Writing Your PetitionWhen you ask for an Order of Protection, you have to fill out a Family Offense petition, describing how your abuser harmed you. Your lawyer, if you have one, can prepare the petition. A domestic violence advocate can also work with you to prepare the petition. In some places the Probation Department will help you with your petition and bring it before the judge. If you do not have an advocate or a lawyer and are not going through Probation, the clerk of the court can be very helpful in explaining how to fill out your petition and other forms you may have to complete. The clerk is the court's administrator. He or she is in charge of handling the application for an Order of Protection and scheduling your hearing in court.
In filling out the petition, you should give the facts simply and clearly. You don't need to explain what led to the abuse, but you should say exactly what the abuser did and when and where he did it.
Here's an example ...
"On May 1, 1995, at our apartment, John hit me in the face with his fist at least three times. My lip was cut and I had to go to the emergency room to get six stitches. He said if I told anyone he would kill me."
You don't have to write a lot, but if you have been abused at other times, or It your children have been hurt, threatened, scared, or witnessed the abuse, write those facts down too. If you have ever called the police to report violence against you or to ask them to protect you, it is important to include that as well. Be as complete as possible, giving information on all past incidences. Only the information included in the Temporary Order of Protection will be considered for the Permanent Order of Protection.

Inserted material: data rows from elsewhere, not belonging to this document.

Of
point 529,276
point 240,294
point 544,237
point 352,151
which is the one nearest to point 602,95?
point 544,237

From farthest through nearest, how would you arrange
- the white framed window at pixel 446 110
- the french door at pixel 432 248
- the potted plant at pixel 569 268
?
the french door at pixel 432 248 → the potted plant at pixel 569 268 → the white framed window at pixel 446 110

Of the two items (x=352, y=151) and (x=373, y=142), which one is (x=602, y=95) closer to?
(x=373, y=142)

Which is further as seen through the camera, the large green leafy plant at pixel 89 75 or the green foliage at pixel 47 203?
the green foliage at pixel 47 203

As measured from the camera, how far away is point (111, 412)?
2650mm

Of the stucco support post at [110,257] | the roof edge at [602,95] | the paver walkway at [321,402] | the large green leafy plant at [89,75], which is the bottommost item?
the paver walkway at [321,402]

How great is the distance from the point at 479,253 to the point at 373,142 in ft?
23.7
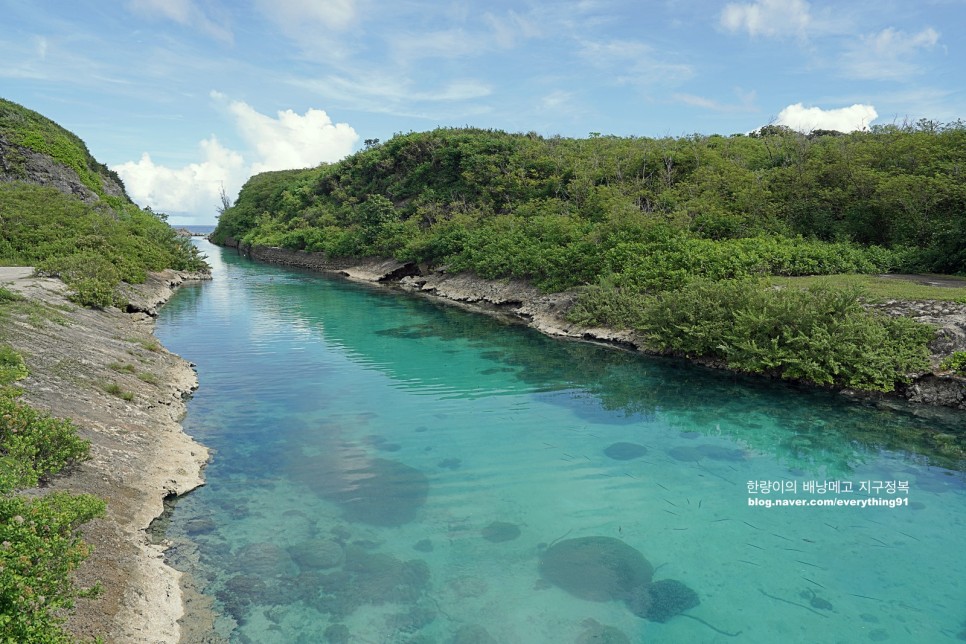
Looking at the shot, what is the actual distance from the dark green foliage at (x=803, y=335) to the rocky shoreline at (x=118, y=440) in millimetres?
16401

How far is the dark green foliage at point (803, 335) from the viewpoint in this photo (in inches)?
648

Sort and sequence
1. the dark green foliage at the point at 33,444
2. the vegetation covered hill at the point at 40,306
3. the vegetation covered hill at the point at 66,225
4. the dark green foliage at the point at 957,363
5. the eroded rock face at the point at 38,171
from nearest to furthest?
the vegetation covered hill at the point at 40,306, the dark green foliage at the point at 33,444, the dark green foliage at the point at 957,363, the vegetation covered hill at the point at 66,225, the eroded rock face at the point at 38,171

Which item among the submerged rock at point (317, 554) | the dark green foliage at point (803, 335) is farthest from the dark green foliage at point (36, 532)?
the dark green foliage at point (803, 335)

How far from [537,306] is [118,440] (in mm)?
22683

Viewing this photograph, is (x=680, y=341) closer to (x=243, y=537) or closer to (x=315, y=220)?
(x=243, y=537)

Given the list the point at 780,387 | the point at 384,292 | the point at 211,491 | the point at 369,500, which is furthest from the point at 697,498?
the point at 384,292

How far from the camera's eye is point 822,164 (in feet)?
108

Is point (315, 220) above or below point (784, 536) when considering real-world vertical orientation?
above

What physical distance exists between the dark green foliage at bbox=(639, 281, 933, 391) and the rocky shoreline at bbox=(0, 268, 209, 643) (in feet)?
53.8

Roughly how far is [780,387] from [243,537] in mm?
16246

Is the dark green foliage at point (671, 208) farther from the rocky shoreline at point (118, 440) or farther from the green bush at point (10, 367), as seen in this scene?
the green bush at point (10, 367)

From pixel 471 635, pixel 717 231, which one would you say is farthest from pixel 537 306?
pixel 471 635

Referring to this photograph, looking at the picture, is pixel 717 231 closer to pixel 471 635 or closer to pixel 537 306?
pixel 537 306

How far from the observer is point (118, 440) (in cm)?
1130
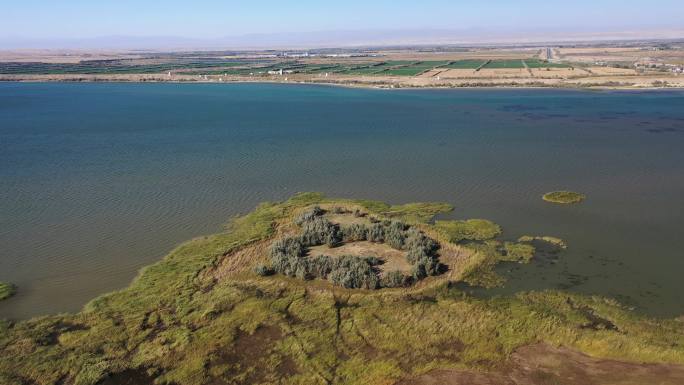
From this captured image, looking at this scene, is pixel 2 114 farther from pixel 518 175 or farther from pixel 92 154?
pixel 518 175

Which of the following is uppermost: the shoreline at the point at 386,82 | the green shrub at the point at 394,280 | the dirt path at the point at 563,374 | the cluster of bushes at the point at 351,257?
the shoreline at the point at 386,82

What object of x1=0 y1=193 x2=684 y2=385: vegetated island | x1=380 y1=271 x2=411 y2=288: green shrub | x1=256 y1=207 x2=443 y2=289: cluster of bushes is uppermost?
x1=256 y1=207 x2=443 y2=289: cluster of bushes

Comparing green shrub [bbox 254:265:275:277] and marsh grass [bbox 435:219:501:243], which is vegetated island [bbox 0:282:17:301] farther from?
marsh grass [bbox 435:219:501:243]

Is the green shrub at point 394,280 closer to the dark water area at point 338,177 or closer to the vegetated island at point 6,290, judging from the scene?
the dark water area at point 338,177

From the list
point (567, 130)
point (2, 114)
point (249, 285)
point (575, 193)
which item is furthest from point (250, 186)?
point (2, 114)

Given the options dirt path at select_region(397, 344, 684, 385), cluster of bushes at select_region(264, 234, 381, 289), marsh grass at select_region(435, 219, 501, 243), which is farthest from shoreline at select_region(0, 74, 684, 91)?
dirt path at select_region(397, 344, 684, 385)

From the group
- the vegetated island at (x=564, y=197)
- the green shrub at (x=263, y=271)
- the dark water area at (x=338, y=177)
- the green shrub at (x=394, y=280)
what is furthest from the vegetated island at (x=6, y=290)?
the vegetated island at (x=564, y=197)
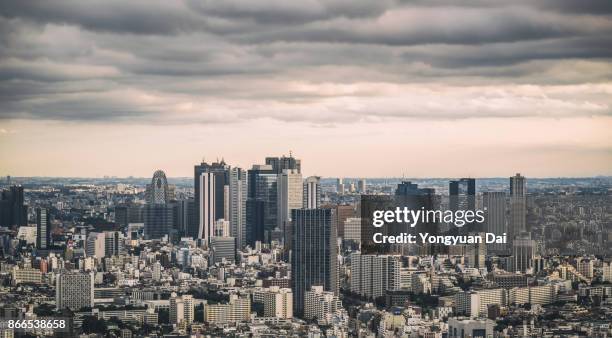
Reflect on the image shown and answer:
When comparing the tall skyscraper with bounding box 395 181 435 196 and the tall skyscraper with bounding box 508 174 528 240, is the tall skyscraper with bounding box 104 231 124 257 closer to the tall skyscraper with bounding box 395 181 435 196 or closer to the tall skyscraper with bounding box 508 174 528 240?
the tall skyscraper with bounding box 395 181 435 196

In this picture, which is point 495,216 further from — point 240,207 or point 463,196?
point 240,207

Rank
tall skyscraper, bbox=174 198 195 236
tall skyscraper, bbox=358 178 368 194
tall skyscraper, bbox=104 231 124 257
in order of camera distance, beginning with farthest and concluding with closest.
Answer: tall skyscraper, bbox=174 198 195 236 < tall skyscraper, bbox=104 231 124 257 < tall skyscraper, bbox=358 178 368 194

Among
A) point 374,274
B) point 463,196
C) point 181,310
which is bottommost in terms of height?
point 181,310

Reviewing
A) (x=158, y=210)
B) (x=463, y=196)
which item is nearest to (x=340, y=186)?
(x=463, y=196)

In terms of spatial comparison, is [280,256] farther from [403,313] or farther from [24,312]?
[24,312]

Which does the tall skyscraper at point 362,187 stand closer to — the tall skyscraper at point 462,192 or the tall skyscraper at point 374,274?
the tall skyscraper at point 374,274

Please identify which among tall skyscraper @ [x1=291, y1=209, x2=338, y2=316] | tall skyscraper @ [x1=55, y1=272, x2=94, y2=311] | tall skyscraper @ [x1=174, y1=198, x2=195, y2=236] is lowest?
tall skyscraper @ [x1=55, y1=272, x2=94, y2=311]

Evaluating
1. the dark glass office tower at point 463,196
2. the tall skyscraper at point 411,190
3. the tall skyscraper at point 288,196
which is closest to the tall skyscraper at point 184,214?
the tall skyscraper at point 288,196

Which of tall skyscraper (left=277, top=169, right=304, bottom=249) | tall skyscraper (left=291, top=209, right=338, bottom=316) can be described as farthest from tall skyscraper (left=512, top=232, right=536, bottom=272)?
tall skyscraper (left=277, top=169, right=304, bottom=249)
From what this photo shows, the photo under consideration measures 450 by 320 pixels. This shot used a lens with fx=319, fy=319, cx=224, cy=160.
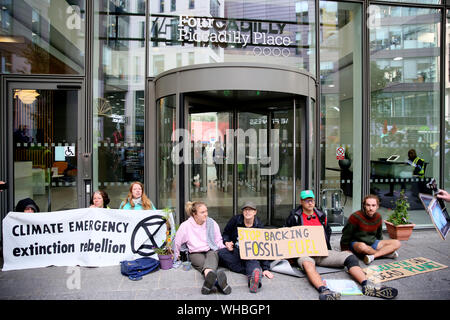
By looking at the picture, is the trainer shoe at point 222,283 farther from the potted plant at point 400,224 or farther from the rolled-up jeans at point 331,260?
the potted plant at point 400,224

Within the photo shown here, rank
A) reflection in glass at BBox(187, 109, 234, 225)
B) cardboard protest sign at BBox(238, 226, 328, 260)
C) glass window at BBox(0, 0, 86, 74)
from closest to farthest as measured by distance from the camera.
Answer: cardboard protest sign at BBox(238, 226, 328, 260), glass window at BBox(0, 0, 86, 74), reflection in glass at BBox(187, 109, 234, 225)

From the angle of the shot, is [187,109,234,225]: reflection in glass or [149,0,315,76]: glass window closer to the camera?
[187,109,234,225]: reflection in glass

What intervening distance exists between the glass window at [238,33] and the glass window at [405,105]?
165 centimetres

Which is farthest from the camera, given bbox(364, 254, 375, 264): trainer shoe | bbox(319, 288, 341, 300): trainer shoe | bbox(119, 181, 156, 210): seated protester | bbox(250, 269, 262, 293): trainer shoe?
bbox(119, 181, 156, 210): seated protester

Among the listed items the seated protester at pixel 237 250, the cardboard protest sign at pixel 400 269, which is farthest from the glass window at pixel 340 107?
the seated protester at pixel 237 250

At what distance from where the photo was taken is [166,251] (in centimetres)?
478

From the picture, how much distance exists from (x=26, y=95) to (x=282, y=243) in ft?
18.3

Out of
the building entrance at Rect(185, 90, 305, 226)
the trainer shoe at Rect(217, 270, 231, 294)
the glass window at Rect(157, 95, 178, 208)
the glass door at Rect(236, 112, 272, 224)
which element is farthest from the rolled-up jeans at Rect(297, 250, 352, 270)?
the glass window at Rect(157, 95, 178, 208)

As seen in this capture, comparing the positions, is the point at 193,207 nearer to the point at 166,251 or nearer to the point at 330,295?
the point at 166,251

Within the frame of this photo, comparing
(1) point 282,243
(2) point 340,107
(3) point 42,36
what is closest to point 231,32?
(2) point 340,107

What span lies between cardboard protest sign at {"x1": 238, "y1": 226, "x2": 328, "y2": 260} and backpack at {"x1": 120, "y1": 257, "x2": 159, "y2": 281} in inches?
50.7

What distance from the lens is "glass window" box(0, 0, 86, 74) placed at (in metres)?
6.21

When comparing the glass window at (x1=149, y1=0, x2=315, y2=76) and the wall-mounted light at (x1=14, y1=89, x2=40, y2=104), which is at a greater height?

Once you have completed the petition, you will have to make it official by signing it in front of a notary. Someone in the clerks office will be a notary. You will need to bring a picture ID to show the notary as proof of who you are.
If you request a Temporary Order of Protection, the judge is required to make a decision about your petition the same day. He or she may ask you questions about the events you describe in it. Make as strong a case as you can, but keep your answers brief and stick to the facts. The judge will then decide whether or not to issue a Temporary Order of Protection to you. If you receive one, the court will arrange to serve the abuser with the Order and a copy of your petition. When the abuser sees the petition, he will know exactly what you have said was done to you. A Temporary Order of Protection is in effect from the time the abuser is served with the papers until the time of the court hearing.
A Family Court Temporary Order of Protection is available through Criminal Court when Family Court is closed. Whether you request or receive a Temporary Order of Protection or not, a hearing will be scheduled within a few weeks. Both you and your partner must appear before the judge at that time. If you want to get a Permanent Order of Protection, you must appear at the hearing.